(Supplied material)

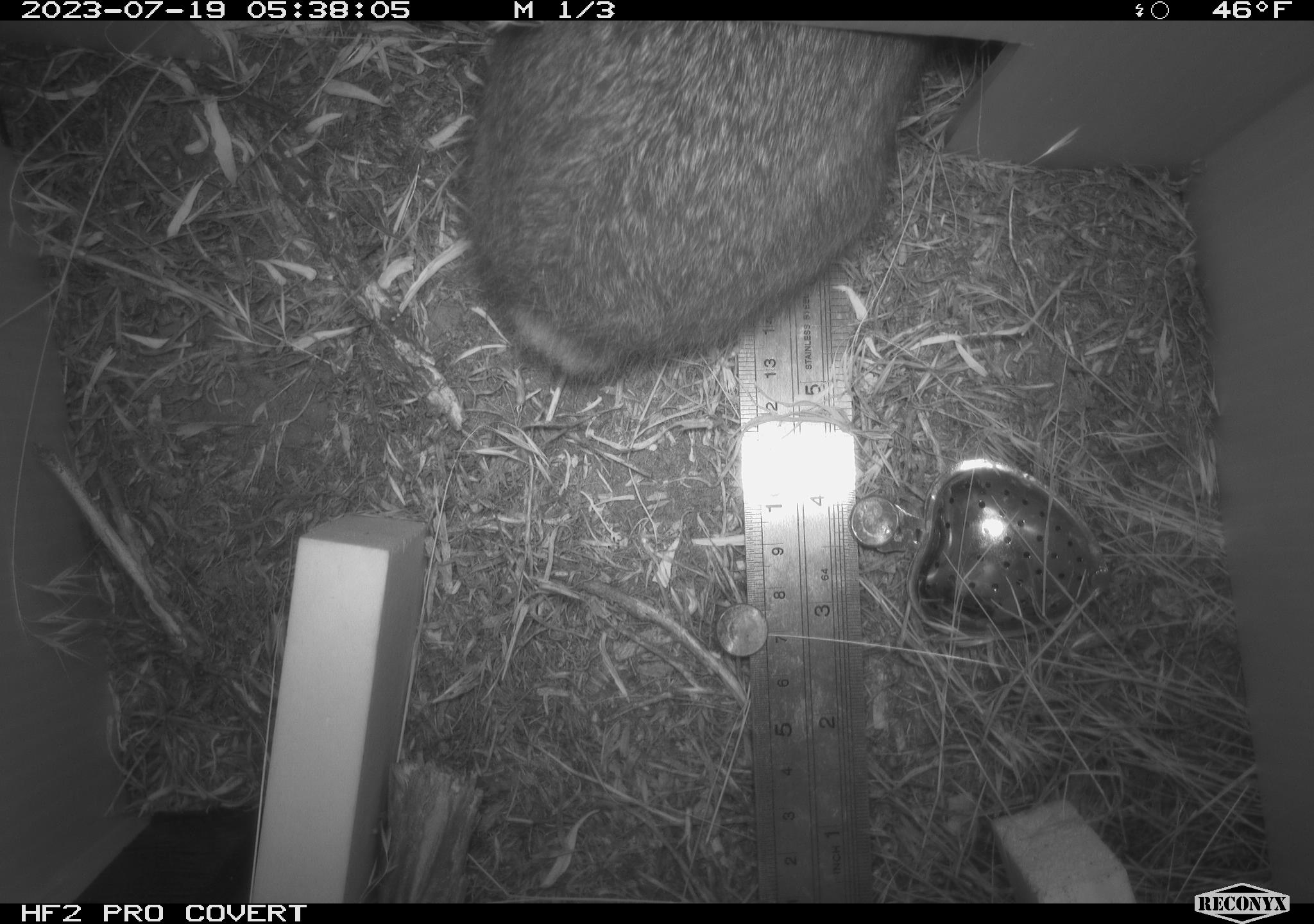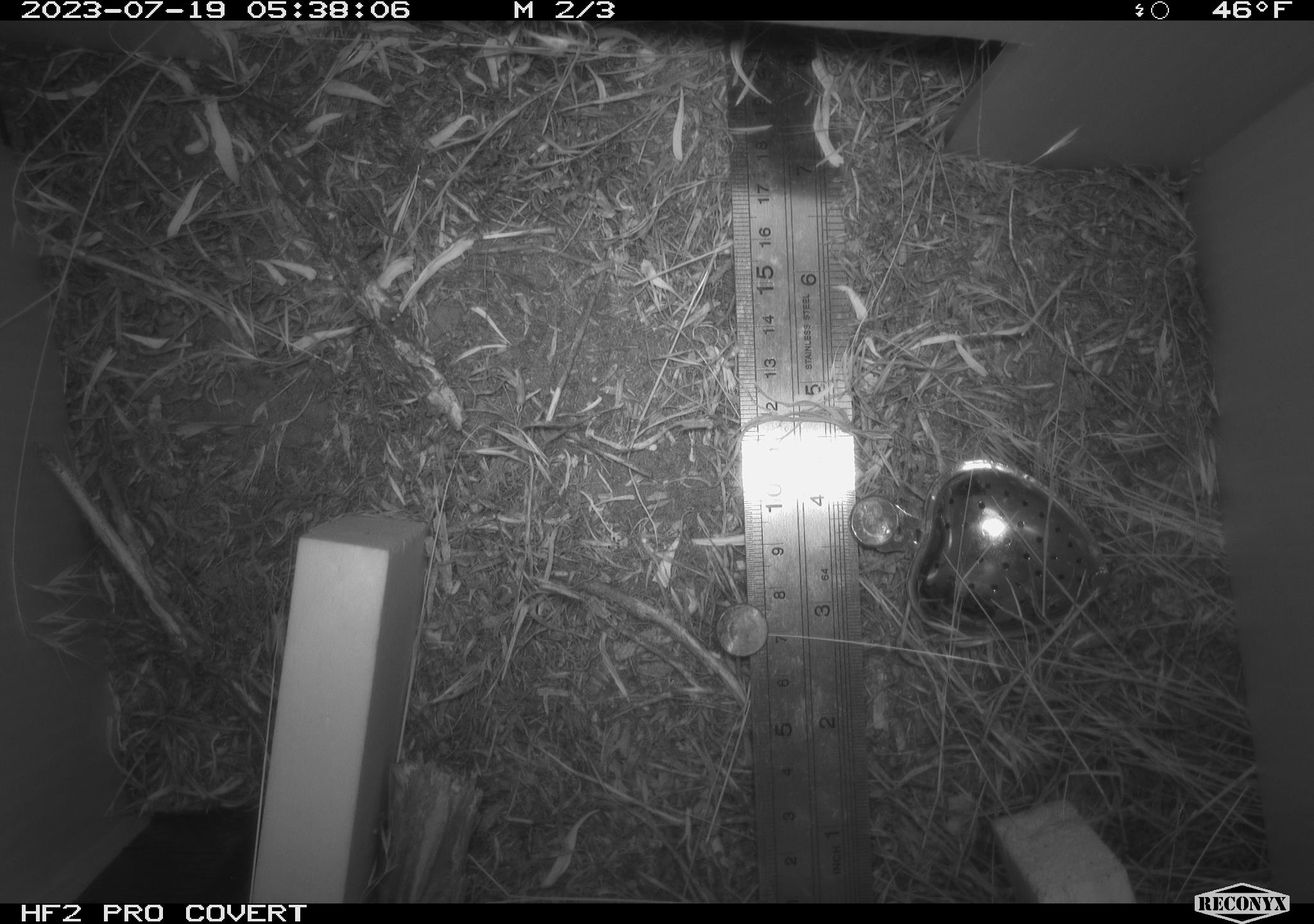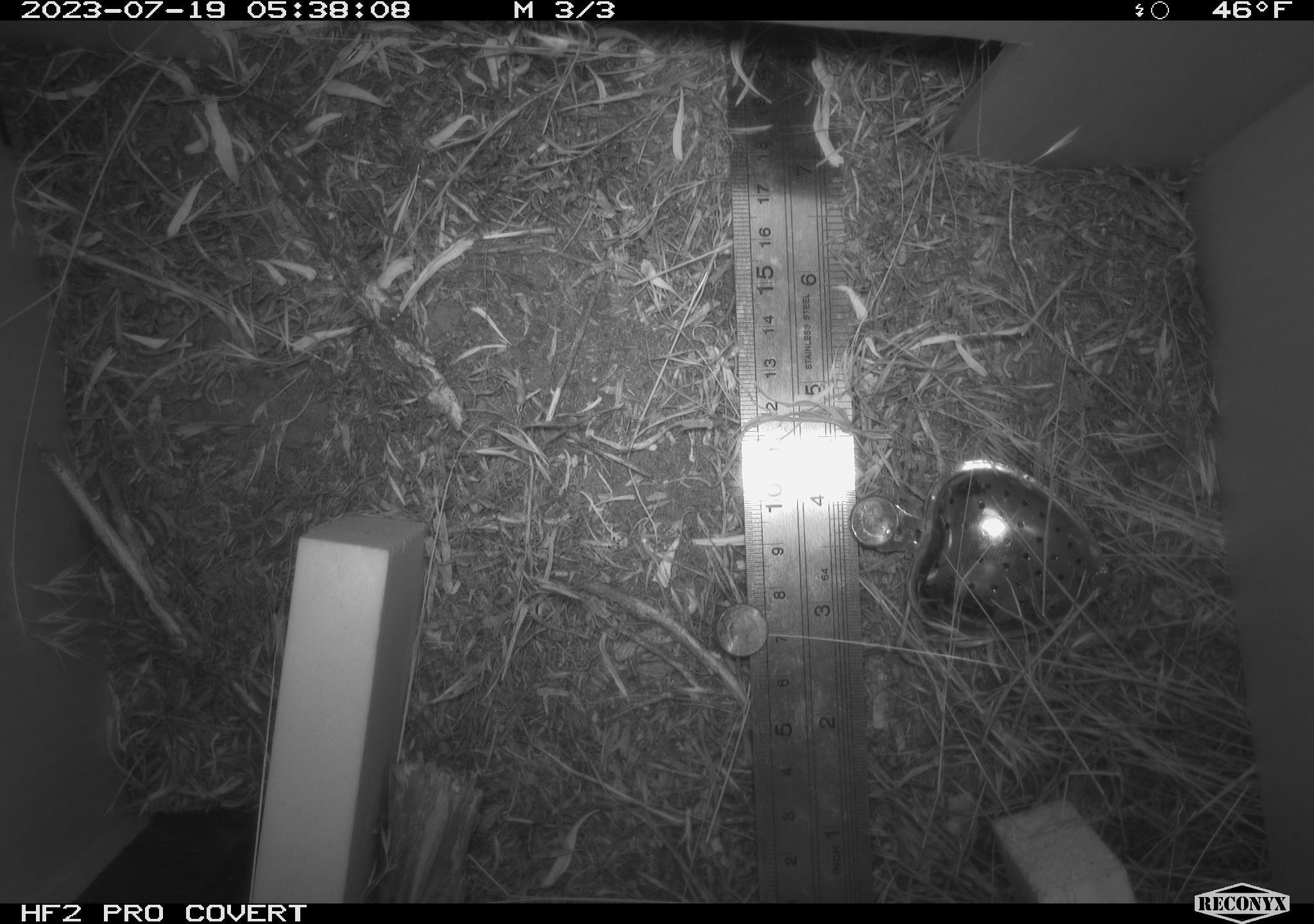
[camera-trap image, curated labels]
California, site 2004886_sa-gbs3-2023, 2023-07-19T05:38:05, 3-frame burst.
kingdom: Animalia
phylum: Chordata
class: Mammalia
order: Lagomorpha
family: Leporidae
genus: Sylvilagus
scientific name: Sylvilagus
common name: cottontail rabbits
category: sylvilagus species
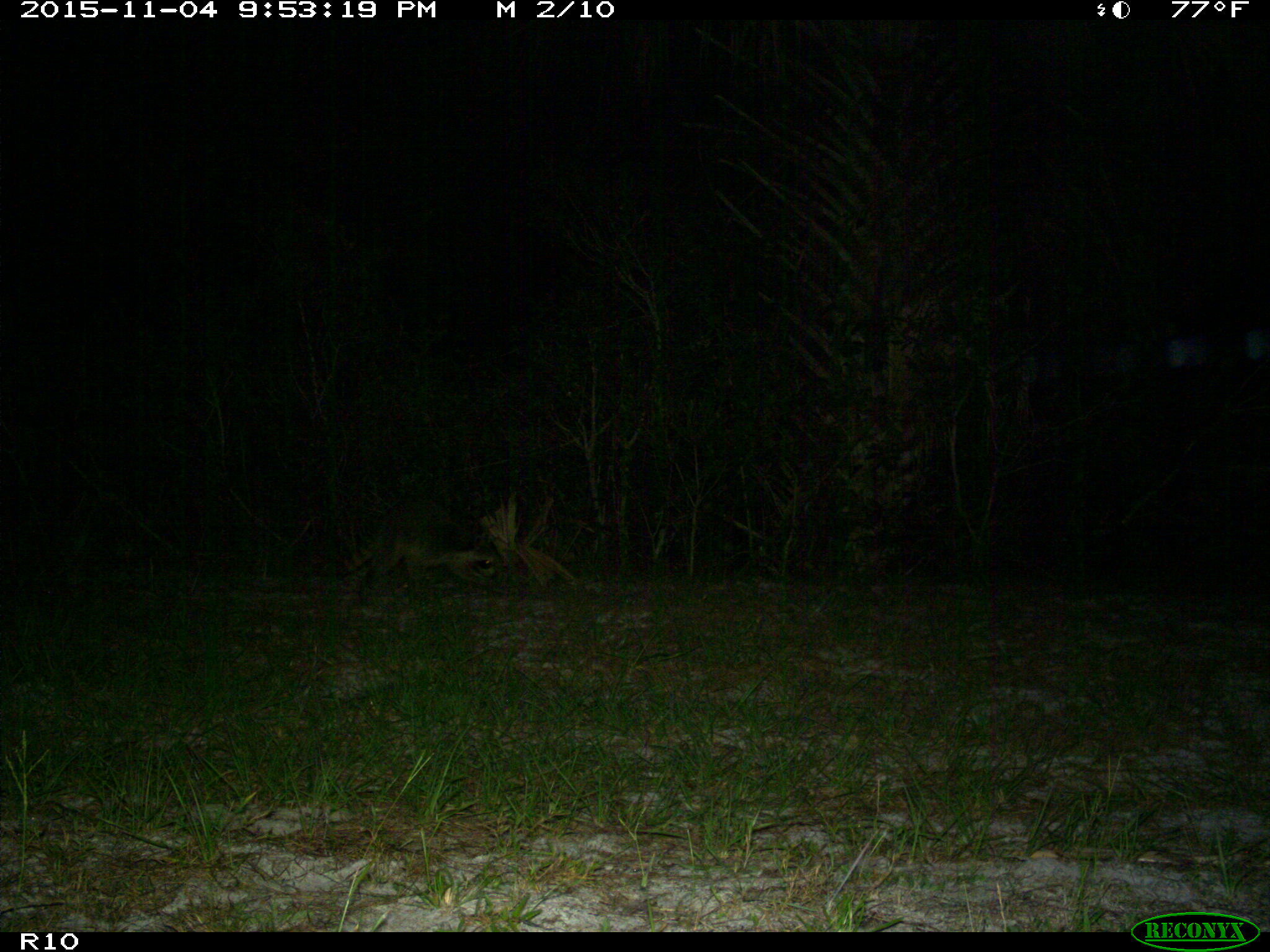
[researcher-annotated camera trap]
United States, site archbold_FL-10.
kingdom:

(End Supplied material)

_Problem details_
Repeat the records above exactly, leaving out any pictures they contain.

_Exercise result_
[camera-trap image, curated labels]
California, site 2004886_sa-gbs3-2023, 2023-07-19T05:38:05, 3-frame burst.
kingdom: Animalia
phylum: Chordata
class: Mammalia
order: Lagomorpha
family: Leporidae
genus: Sylvilagus
scientific name: Sylvilagus
common name: cottontail rabbits
category: sylvilagus species
[researcher-annotated camera trap]
United States, site archbold_FL-10.
kingdom:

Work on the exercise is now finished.